Утром, в воскресенье, у нашего двора, облокотившись на жерди забора, собрались поселковые, в основном детишки и несколько женщин. Из мужчин — только Лялякин и дед Архип Илюшкин, бабкин муж.
Они оживлённо между собой спорили: один в серой, словно опалённой на войне шинели, в карманах которой он грел свои большие, красные от морозца руки; другой — в шубейке с неровной полой, как издёрганной собаками. На головах у обоих сидели ушанки: у дяди Лёши — серая со звездой (он только что выписался тогда «по чистой» из госпиталя), у деда Архипа ушанка была овечья, точно выкроенная из обрезков этой самой гнилой шубейки — чуть ли не ровесницы старику.
Илюшкин поминутно утирал варежкой слёзы, вечно плачущий нос и, усмехаясь, спрашивал, топорща бородёнку:
— Значить, красный побьёт? Навряд ли…
И щурил хитрые глазки:
— Поглядим.
— Што тут гадать — выговаривал дядя Лёша, и белый на морозце пар вырывался из его широкого рта, обрамлённого щетиной. Этот пар был похож на дым от самокрутки.
Позади деда Архипа ссутулилась его бабка Илюшиха в козьем платке и в такой же рыжей шубейке. Соединив рукава, она грела под локтями руки и, постукивая валенком об валенок, всё посматривала на дорогу из лесу: не идёт ли зять.
А на улице было не так уж холодно, лишь пасмурно. Сквозь низкие торопливые тучки катилось куда-то, как ледяной блин, солнце. Задувал ветерок. На уснувших голых вишнях на огороде сновали в зелёных одежонках синицы, щеголяя тонкими галстучками. Они сновали не зря, кое-кто из женщин грыз семечки. И над посёлком, как всегда, кружились редкие вороны. И горланили. Им в тылу зимой было ещё голодней, чем людям. А чуть в стороне, над шоссе и над заводом висели, как жирные червяки, аэростаты заграждения. Их сначала пугались, называли нечистой силой, а потом привыкли и не обращали внимания.
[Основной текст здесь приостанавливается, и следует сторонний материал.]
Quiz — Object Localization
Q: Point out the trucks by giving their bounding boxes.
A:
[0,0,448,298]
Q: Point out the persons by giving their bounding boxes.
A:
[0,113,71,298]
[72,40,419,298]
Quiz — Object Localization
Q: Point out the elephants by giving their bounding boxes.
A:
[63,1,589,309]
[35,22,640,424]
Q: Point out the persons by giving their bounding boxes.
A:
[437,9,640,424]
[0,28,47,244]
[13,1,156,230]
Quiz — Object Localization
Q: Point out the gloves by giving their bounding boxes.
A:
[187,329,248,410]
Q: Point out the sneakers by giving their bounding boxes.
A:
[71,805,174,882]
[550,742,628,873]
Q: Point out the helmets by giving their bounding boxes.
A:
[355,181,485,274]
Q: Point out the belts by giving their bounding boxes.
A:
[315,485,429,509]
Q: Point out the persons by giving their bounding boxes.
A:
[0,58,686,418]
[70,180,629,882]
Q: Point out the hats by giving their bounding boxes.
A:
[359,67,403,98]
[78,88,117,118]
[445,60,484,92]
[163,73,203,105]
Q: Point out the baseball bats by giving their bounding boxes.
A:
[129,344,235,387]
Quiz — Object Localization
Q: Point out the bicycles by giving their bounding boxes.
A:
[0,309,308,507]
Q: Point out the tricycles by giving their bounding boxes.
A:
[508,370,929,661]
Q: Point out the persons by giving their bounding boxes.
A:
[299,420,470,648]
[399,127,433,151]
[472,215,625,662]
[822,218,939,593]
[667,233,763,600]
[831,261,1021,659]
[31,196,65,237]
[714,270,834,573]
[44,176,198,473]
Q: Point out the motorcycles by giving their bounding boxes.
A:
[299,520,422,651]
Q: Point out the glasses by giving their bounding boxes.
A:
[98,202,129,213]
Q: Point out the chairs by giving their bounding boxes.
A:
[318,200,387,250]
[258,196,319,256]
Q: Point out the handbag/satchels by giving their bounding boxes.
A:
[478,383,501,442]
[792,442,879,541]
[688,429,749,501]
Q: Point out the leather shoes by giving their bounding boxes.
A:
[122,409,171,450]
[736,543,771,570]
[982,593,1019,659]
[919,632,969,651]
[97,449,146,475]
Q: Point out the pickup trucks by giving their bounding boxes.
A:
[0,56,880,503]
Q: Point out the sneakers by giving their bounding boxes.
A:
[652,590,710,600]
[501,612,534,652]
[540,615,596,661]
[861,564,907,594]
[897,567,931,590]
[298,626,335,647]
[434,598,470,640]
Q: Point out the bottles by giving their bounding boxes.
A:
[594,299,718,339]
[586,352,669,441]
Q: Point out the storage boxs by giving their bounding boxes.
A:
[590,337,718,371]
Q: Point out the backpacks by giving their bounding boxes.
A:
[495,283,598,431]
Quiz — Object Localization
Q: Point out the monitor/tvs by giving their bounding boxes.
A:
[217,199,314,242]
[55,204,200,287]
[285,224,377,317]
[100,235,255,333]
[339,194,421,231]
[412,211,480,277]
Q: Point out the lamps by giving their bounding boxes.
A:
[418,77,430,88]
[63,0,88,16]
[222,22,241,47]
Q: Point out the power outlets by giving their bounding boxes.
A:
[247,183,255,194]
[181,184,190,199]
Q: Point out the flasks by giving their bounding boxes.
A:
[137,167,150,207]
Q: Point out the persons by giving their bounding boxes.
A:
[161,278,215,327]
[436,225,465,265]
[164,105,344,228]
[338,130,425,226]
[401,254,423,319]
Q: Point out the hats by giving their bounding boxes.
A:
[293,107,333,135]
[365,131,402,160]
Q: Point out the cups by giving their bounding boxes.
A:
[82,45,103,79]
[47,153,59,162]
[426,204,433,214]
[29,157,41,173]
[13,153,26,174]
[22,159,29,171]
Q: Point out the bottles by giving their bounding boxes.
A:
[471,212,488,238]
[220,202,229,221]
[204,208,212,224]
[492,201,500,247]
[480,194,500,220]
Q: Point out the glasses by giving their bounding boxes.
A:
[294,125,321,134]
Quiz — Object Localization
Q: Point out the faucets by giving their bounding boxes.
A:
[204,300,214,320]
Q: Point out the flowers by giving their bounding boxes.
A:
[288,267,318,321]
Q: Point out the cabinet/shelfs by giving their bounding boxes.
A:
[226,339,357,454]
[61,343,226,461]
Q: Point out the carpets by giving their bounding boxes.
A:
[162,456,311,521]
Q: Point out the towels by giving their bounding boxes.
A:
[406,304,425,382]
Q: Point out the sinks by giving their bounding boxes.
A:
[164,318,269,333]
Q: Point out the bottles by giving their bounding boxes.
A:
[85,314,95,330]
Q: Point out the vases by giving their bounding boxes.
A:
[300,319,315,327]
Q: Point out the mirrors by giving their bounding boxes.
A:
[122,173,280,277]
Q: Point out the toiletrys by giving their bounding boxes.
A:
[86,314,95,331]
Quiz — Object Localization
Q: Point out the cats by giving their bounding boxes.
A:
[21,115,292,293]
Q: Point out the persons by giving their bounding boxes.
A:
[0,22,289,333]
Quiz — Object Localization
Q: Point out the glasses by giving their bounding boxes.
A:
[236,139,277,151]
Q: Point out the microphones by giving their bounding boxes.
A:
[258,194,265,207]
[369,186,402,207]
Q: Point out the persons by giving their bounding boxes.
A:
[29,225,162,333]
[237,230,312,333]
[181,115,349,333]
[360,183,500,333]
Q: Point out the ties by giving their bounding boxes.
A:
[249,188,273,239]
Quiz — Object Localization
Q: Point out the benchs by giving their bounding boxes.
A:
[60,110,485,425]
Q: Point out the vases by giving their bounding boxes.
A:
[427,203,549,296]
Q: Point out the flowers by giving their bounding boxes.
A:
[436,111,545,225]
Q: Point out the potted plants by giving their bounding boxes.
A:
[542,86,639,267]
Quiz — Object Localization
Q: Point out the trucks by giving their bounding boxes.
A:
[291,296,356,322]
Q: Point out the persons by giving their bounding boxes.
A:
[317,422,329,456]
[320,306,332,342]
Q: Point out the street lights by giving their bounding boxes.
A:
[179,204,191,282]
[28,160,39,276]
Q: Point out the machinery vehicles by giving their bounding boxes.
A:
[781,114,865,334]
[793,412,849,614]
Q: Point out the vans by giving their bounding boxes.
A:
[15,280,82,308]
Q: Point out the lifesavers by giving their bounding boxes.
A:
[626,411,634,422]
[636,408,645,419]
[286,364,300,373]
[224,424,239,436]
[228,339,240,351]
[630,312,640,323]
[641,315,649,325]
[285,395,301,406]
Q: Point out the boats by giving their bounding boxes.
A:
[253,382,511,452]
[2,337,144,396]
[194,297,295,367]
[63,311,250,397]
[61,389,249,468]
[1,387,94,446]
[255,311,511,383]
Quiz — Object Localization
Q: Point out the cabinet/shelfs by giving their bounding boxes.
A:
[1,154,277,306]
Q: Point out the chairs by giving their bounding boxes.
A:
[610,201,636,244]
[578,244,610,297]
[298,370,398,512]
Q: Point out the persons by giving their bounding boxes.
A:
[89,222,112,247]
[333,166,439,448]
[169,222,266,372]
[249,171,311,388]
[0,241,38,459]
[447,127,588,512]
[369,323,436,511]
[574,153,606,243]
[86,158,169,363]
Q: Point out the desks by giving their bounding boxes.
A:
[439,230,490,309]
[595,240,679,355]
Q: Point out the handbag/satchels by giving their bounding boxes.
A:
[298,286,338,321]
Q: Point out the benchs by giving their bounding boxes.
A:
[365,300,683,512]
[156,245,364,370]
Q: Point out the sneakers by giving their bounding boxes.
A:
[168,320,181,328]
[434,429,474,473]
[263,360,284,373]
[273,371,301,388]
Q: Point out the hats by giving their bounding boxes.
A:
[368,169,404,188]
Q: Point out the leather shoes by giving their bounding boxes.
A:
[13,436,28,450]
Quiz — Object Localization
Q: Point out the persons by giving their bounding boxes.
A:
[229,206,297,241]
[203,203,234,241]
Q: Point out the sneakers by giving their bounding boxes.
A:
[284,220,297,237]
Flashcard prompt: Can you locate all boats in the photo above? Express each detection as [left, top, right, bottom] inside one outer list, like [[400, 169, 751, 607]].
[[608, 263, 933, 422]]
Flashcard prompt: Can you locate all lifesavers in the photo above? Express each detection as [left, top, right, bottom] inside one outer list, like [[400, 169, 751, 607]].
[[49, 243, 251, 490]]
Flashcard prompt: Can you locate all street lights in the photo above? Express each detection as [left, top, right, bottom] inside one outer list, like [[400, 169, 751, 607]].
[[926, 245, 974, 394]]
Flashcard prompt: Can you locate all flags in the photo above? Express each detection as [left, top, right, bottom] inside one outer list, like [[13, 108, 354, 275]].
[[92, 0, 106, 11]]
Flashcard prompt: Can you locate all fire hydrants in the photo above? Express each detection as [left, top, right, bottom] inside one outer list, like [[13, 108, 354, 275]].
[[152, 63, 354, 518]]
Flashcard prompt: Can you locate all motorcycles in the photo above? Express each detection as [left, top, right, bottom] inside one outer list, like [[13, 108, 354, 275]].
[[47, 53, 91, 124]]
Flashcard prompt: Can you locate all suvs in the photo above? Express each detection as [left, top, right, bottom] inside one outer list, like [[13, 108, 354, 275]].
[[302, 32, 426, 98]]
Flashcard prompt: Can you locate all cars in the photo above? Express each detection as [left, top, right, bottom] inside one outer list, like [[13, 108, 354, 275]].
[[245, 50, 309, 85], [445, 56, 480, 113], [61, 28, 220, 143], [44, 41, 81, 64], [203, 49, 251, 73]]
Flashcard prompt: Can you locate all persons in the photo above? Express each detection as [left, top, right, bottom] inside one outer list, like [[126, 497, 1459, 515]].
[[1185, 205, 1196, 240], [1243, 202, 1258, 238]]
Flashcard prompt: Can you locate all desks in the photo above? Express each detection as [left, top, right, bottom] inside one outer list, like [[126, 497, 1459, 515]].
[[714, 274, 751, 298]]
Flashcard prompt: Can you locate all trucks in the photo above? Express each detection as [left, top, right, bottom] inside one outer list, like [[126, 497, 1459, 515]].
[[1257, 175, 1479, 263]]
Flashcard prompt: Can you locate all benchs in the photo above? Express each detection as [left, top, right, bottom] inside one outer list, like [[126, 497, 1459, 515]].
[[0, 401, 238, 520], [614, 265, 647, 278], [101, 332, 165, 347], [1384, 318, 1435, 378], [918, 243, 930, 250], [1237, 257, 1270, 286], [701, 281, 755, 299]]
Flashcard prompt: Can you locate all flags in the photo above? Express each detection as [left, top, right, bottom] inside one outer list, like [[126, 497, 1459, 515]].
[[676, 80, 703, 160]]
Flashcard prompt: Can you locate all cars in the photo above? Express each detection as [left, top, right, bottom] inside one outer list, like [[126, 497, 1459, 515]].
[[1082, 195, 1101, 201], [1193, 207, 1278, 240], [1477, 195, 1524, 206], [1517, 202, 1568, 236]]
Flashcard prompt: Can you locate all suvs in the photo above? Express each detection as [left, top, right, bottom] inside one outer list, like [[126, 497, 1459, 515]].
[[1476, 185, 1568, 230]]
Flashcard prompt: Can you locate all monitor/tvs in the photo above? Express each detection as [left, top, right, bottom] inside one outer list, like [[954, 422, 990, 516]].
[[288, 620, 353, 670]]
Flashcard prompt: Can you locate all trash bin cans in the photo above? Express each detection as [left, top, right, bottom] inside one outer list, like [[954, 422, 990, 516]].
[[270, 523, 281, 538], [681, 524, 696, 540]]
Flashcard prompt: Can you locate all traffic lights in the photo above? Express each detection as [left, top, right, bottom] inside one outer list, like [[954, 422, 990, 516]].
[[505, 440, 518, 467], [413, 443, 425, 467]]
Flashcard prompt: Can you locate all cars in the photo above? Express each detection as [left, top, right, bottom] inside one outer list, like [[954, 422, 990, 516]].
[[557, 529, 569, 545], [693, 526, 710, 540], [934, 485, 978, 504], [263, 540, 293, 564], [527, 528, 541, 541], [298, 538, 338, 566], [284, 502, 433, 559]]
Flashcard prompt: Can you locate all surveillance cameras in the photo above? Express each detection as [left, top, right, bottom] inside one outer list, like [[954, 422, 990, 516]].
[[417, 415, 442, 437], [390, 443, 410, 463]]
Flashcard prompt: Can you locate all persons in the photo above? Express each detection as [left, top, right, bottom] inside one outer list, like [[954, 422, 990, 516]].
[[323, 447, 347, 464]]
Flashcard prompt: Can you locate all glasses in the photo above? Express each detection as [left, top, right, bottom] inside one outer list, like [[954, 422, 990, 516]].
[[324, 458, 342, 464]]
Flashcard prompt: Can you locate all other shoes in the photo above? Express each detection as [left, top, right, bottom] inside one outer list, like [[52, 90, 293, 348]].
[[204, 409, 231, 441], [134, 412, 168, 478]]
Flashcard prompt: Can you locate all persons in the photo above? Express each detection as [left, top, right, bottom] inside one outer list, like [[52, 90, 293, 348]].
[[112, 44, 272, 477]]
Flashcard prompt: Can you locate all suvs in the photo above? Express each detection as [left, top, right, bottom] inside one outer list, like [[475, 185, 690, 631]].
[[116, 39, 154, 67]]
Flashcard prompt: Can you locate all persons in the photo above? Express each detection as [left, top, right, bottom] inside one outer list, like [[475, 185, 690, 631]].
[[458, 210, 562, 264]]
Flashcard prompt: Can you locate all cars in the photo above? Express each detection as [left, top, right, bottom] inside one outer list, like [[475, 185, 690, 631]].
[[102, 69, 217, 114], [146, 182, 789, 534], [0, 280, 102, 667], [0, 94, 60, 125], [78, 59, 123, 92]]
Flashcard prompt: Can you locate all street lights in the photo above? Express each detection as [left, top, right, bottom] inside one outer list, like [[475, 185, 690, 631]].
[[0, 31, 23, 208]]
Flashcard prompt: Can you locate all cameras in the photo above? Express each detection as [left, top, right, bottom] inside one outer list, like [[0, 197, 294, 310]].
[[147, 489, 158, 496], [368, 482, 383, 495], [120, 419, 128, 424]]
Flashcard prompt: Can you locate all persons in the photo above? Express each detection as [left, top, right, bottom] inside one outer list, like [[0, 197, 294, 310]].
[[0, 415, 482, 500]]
Вдруг кто-то из женщин крикнул:
— Идёт, идёт!
И все столпившиеся повернули головы к лесу. По дороге вышагивал Портянкин, держа под мышкой чёрного нахохлившегося петуха. На Портянкине было новое зимнее пальто, подбитое мехом, — недавняя покупка на городском базаре, а на голове всё та же знакомая всем шапка.
Вот он миновал соседние Лёнькин и лялякинский дома и заторопился. Свежий ноябрьский снежок хрюкал под его валенками.
— Заждались? — спросил он и улыбнулся. И побелевшая от инея борода ощетинилась.